Forget about all the shoes, toys and other exports. China might soon have another thing to offer the world — a recession.
That is the prediction from Ruchir Sharma, head of emerging markets at Morgan Stanley Investment Management, who said a continuation of China’s slowdown in the next years might drag global economic growth below 2 percent, a threshold he views as equivalent to a world recession. It would be the first global slump in the past 50 years without the US contracting.
“The next global recession will be made by China,” Sharma, who manages more than US$25 billion, said in an interview at Bloomberg’s headquarters in New York. “Over the next couple of years, China is likely to be the biggest source of vulnerability for the global economy.”
While China’s growth is slowing, the nation’s influence has increased after it became the world’s second-largest economy. China accounted for 38 percent of the global growth last year, up from 23 percent in 2010, according to Morgan Stanley. It is the world’s largest importer of copper, aluminum and cotton, and the biggest trading partner for nations from Brazil to South Africa.

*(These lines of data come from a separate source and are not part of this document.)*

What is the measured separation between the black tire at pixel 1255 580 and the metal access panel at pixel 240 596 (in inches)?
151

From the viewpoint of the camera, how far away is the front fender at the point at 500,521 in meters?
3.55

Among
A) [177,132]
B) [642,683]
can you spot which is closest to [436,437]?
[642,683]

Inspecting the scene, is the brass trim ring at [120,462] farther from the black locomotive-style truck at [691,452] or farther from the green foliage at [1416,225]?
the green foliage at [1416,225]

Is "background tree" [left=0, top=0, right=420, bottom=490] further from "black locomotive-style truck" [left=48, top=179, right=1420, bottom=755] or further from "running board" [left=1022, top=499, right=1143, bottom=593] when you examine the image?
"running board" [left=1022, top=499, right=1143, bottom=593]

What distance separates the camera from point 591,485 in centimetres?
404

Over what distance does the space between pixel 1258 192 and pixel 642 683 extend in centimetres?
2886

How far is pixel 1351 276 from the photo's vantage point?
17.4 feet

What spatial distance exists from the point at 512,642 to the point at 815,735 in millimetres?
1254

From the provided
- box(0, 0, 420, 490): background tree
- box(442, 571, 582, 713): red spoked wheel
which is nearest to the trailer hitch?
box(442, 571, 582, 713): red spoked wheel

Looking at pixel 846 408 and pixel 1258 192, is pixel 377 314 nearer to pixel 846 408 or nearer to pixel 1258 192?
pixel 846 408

The IMF last week cut its forecast for global growth this year to 3.3 percent, down from an estimate of 3.5 percent in April, citing weakness in the US. While the Washington-based lender left its projection on China unchanged at 6.8 percent, the slowest since 1990, it said “greater difficulties” in the nation’s transition to a new growth model poses a risk to the global recovery.
China’s economy would continue slowing as the nation struggles to reduce its debt, Sharma said.
An additional 2 percentage-point slowdown would be enough to tip the world into a recession, he said.
The global expansion, measured by market exchange rates, has slipped below 2 percent during five different periods over the past 50 years, most recently in 2008 and 2009. All the previous world recessions have coincided with contractions in the US economy.
China’s US$6.8 trillion equity market roiled global investors over the past few weeks after a year-long rally accompanied by record borrowing and surging valuations ended in a bear market.
The Shanghai Composite Index slumped more than 30 percent in four weeks through Wednesday last week, wiping almost US$4 trillion in market value. The unprecedented government intervention used to bolster the market failed to inspire confidence until last week, when regulators banned major shareholders from selling shares for six months and allowed more than half of listed firms to suspend trading.
The market collapse has challenged some investors’ long-held conviction that the Chinese authorities have an adequate grip on the economy and markets, and that the government is always able to achieve its goals, Sharma said.
“What happened in China last week was so significant in that for the first time you’ve got this sign that something is out of control,” Sharma said. “Confidence damage is going to last for a while.”